Students’ criticisms centered on the clarity of the assignment instructions and the lack of unit tests for the programming assignments. For example, “Maybe more examples/tests for the functions we have to write. Some of the exercise descriptions could have been clearer.” Since we have been collecting student feedback for all four iterations of the course and are constantly working to improve the assignments, we find it encouraging that the number of students who cited the instructions as a source of confusion decreases year over year. While we were initially reluctant to provide students with comprehensive unit tests to verify the correctness of their algorithms, assuming that their absence would encourage students to think about how to verify their implementations on their own, in practice, we now believe that providing unit tests is an overall benefit to students. Moving forward, we will likely provide accompanying unit tests in future installments of the course, allowing students to verify their implementations before moving on to the application exercises.

5 Conclusion

Project-based learning can be a great joy for both teachers and students. Here, we proposed a series of assignments in which computer science students learn about molecular biology through the implementation and application of bioinformatics algorithms. The assignments were designed to lead students through the discovery of the structure and function of the SARS-CoV-2virus, where the teacher’s role was to introduce the algorithms, while students used them to find genes and their functions, reason about the origin of the virus, and think about the human immune response triggered by the presence of the virus. The tasks were designed as breadcrumbs that lead students through the story of SARS-CoV-2, allowing them to piece together the intricate puzzle of life’s mechanisms and apply their computational skills to real-world biological challenges.
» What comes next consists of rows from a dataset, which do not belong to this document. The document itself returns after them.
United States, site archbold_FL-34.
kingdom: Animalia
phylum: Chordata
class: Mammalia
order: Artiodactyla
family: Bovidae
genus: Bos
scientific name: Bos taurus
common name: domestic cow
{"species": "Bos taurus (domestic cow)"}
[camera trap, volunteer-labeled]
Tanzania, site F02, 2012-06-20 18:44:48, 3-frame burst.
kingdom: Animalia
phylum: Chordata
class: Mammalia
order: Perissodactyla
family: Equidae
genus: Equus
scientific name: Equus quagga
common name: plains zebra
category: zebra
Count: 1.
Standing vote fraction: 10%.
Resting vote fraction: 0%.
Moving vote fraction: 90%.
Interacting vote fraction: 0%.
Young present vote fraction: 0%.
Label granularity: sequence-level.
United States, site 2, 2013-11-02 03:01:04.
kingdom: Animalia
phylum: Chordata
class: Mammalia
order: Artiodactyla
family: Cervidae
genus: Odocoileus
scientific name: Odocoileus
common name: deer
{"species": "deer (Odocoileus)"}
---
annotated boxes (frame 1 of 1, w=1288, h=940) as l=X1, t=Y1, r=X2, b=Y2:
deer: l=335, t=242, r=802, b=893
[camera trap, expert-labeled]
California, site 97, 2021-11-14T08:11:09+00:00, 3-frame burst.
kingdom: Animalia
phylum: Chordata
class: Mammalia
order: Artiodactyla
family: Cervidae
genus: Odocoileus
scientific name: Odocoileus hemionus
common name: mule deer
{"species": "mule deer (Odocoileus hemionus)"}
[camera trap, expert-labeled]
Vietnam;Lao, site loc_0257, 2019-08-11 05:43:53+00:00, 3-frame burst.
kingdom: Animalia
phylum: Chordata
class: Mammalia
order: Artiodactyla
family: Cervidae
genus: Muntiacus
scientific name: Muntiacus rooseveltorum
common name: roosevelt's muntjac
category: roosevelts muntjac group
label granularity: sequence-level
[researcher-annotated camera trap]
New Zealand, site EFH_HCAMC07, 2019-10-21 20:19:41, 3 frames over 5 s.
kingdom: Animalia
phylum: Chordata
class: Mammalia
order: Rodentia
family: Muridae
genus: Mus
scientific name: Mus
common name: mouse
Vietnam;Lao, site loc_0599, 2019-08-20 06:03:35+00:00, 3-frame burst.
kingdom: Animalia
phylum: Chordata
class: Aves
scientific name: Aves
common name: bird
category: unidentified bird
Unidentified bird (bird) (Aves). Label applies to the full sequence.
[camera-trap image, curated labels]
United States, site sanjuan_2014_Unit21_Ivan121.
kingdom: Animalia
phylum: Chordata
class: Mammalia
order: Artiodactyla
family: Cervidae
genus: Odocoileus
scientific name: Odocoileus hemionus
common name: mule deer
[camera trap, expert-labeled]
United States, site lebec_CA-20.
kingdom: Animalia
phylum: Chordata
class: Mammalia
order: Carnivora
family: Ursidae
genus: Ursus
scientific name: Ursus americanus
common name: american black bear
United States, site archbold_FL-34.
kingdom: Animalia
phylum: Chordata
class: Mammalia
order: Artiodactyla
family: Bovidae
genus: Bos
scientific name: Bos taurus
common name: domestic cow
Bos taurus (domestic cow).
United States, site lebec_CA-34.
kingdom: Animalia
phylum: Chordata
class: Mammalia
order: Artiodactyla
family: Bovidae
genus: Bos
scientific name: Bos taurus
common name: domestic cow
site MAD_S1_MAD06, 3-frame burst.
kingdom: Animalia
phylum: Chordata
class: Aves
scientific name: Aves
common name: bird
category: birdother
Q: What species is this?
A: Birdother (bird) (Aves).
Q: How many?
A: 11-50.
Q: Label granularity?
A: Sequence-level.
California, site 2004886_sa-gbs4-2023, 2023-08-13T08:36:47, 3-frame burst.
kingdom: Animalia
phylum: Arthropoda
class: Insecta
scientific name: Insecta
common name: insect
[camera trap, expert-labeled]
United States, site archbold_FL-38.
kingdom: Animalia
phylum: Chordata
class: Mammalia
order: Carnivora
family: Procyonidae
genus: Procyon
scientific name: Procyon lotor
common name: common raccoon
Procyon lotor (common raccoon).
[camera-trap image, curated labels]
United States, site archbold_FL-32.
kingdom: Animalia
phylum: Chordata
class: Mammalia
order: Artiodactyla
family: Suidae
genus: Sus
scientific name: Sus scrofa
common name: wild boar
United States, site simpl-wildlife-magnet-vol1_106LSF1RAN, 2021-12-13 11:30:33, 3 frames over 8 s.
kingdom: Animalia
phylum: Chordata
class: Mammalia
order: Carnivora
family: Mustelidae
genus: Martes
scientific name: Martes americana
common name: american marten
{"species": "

We, the authors, with much help from our students, have spent over 3 years adapting and refining the assignments proposed above. Every year, we collect student evaluations and opinions on each of the five assignments. Based on this feedback, we have been able to improve both the assignments and related lectures. According to the student evaluations, we have done well: students find the assignments interesting, engaging, and—to the delight of us instructors—sufficiently challenging. However, one of our greatest successes remained almost hidden: through project-based training and data-driven problem-solving, students learn about the world, the importance of data, apply critical thinking, and behave like true scientists. Next to training bioinformaticians, this is our most important achievement.

Contributor Information

Pavlin G Poličar, Faculty of Computer and Information Science, University of Ljubljana, Večna pot 113, 1000 Ljubljana, Slovenia.

Martin Špendl, Faculty of Computer and Information Science, University of Ljubljana, Večna pot 113, 1000 Ljubljana, Slovenia.

Tomaž Curk, Faculty of Computer and Information Science, University of Ljubljana, Večna pot 113, 1000 Ljubljana, Slovenia.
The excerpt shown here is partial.